- What is needed -
Return, word for word, the line containing "kingdom: Animalia" and every line after it through the last line of the records below.
++++ Data shown ++++
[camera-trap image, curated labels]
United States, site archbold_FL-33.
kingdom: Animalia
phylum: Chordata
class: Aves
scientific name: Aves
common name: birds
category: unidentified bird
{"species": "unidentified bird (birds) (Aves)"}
++++
- Expected output -
kingdom: Animalia
phylum: Chordata
class: Aves
scientific name: Aves
common name: birds
category: unidentified bird
{"species": "unidentified bird (birds) (Aves)"}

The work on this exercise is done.